The sharp fall in borrowing costs – particularly in fixed mortgage rates, which in some cases fell below 2 per cent – “swamped” the negative effect of stagnant population growth as the economic recovery gathered steam, Dr Rynne said.

I made a similar assessment in last week’s podcast with Nucleus Wealth.

Basically, the pandemic delivered:

  1. a sharp decline in mortgage rates; and
  2. booming household income (due to record stimulus).

Both of these factors have converged to drive property values to their strongest growth since the late-1980s.

An upcoming members’ special report will delve into Australia’s property boom in greater detail.

Unconventional Economist


  1. I find it hard to believe that majority of stimulus has been channeled into house prices. Majority would have been spent or saved due to unemployment issues. Closed borders means discretionary income has increased and it is this along with lifestyle decisions (WFH in an apartment) along with cheaper debt which is fuelling house prices.

    • Its the Australian way.
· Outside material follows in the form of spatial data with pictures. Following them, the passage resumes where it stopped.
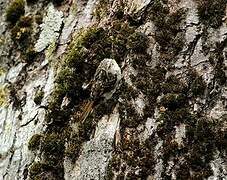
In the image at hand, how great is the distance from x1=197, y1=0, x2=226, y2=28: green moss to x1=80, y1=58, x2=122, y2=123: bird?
2.35m

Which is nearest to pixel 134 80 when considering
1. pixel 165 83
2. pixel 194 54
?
pixel 165 83

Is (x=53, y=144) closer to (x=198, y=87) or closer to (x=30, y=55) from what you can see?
(x=198, y=87)

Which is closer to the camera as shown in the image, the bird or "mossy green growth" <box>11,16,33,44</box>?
the bird

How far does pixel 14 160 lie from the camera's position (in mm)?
12117

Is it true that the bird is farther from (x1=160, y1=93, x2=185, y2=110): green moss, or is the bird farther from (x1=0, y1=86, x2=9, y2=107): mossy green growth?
(x1=0, y1=86, x2=9, y2=107): mossy green growth

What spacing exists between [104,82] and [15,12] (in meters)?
5.85

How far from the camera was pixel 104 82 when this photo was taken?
1097 centimetres

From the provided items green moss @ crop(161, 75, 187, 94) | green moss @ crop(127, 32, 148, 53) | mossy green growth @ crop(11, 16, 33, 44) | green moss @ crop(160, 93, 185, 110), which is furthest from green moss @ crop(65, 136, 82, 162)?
mossy green growth @ crop(11, 16, 33, 44)

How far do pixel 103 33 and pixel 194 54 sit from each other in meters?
2.72

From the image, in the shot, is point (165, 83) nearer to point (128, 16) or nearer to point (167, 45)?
point (167, 45)

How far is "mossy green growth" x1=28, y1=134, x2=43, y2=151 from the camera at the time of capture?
11711 mm

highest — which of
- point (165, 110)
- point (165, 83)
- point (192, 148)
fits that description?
point (165, 83)

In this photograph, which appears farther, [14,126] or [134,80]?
[14,126]

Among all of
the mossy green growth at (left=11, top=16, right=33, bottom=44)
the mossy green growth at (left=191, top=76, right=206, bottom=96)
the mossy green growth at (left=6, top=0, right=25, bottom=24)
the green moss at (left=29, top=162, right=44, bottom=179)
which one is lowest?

High Iron Ore prices, up go houses, high beef prices, up go houses, high gas, up go houses. MOAR stimulus, what else but house prices? As has been mentioned ad infinitum, we do nothing else!
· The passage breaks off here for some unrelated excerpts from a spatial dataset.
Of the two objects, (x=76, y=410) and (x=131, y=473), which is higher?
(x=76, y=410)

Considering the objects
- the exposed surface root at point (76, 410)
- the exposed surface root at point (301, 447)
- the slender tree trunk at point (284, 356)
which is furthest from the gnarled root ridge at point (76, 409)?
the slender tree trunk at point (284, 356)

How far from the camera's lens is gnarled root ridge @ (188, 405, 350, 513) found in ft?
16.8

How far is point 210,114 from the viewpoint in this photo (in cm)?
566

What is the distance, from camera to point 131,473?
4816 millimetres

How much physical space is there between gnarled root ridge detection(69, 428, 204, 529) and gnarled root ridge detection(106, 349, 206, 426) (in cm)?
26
    • It’s mainly people with large cash pile putting money somewhere with the extremely low rates.
      You could get a fixed TD 3 year at 0.25% which would put you 1.5% worse of in real terms.
      Or you could take out a 2% 3 year fixed loan and take a punt that you would get a least 2.25% growth in house price over the year.

      The sentiment now, all over the world is that you cant keep money deposited at the banks. You either buy property of throw it in the stock market, and both of those have been going nuts.
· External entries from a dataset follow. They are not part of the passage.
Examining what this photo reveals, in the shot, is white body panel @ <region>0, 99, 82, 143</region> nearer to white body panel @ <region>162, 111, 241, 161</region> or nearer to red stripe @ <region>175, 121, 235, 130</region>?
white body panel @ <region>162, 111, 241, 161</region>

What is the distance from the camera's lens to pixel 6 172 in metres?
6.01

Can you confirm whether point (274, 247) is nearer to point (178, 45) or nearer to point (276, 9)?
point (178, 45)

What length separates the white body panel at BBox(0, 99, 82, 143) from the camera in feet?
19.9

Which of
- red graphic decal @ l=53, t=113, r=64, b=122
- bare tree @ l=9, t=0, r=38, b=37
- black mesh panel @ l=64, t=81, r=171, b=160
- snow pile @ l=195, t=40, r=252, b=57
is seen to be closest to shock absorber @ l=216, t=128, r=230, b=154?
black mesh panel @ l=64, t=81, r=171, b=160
    • The only thing that matters is interest rates. A household with two decent incomes can now easily afford to borrow up to a $1 million, P&I.

    • Jumping jack flash

      Poorly targeted and poorly communicated trickle-down economics fails again. Thanks, Scomo you clown.

      Scomo, as usual, couldn’t “read the room” and forgot that businesses had been conditioned to hoard and steal wages over the past decade or more. These habits are hard to break. Jobkeeper was paid to the businesses to pass onto their workers, but they didn’t because Scomo forgot to make it clear that they needed to do that by any means or excuse they could come up with, and in many cases businesses gave it back!

      A total failure at stimulus.

      The other stimulus effort was early access to super. It just so happened that 40K of super was around 5% or a bit more of a reasonable house in a capital city near you. It was almost certain that everyone would use their super windfall to obtain houses with. The surge of FHB coming online after decades of suppression showed it was pretty obvious that’s what happened.

      So after all that, all we were left with to actually “stimulate” the economy was the increases to dole payments, and there was just no way that we would achieve the inflation we needed from that.

      • Exactly! “Covid premium” is a euphemism for shockingly misallocated stimulus package, thanks Joshie.

        • Jumping jack flash

          These guys literally couldn’t organise coitus at a house of ill-repute. To totally stuff up handing out free government money and their one chance to fix the debt economy. It truly beggars belief.

  2. In a rational, logical, sensible, old-fashioned, sane, fair and just universe all of those percentages above and the figures in that last column would have a minus sign in front of them.